Chicken Broccoli Potato Casserole

A wholesome casserole combining chicken, broccoli, and potatoes in a creamy sauce with cheese, baked to a golden finish, perfect for a comforting American dinner.
Prep Time 30 minutes
Cook Time 45 minutes
Total Time 1 hour 15 minutes
Course casserole, dinner
Cuisine American
Servings 6 people
Calories 498 kcal

Equipment

  • 1 8 x 11-inch casserole dish
  • 1 baking sheet
  • 1 parchment paper
  • 1 mixing bowl

Ingredients
  

  • 2 chicken breasts cut into bite-sized pieces
  • 6 small yellow potatoes cut into 3 cups of small chunks
  • 2 cups chopped broccoli florets
  • 4 cloves garlic minced
  • 1 cup sour cream
  • ½ cup mayonnaise
  • 1 cup shredded cheese
  • 1 tsp olive oil
  • ½ tsp fine sea salt
  • ½ tsp black pepper

Instructions
 

  • Preheat oven to 375°F (190°C) and lightly grease an 8 x 11-inch casserole dish.
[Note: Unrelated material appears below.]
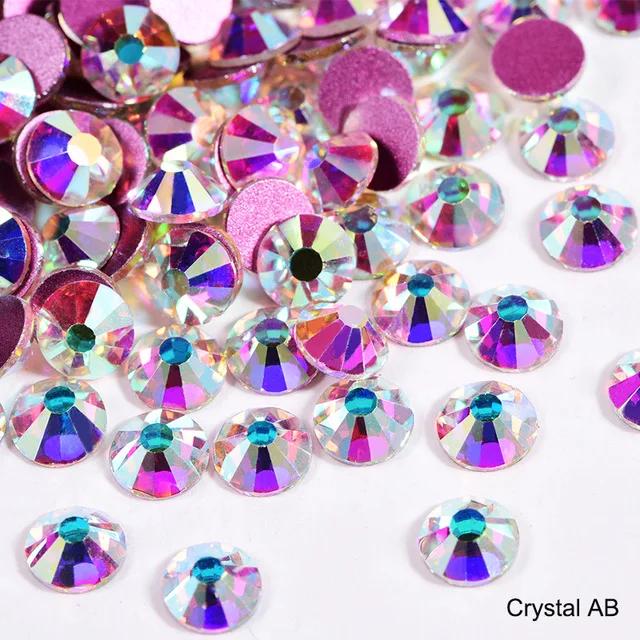 Strass de Cristal de Alta Qualidade com Glitter e Fundo em Ouro Rosa para Decoração F0078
Line a baking sheet with parchment paper.
  • Cut potatoes into small cubes, drizzle with olive oil, toss well, and spread evenly on the baking sheet.
  • Roast the potatoes in the oven for 20 minutes, flipping halfway through.
  • Place the chicken pieces in a large mixing bowl, season with salt and pepper, then add chopped broccoli and minced garlic.
  • Add the roasted potatoes, sour cream, and mayonnaise to the bowl, then stir to combine all ingredients evenly.
  • Spread the mixture evenly into the prepared casserole dish and sprinkle the shredded cheese on top.
  • Bake for 45 to 50 minutes until the top is golden brown and bubbly, and the chicken is cooked through.
  • Let the casserole rest for 5 minutes before serving.

Notes

  • Store leftovers refrigerated in an airtight container for 2-3 days.
  • Reheat in oven or microwave for best texture.
  • Avoid freezing to prevent sour cream sauce separation.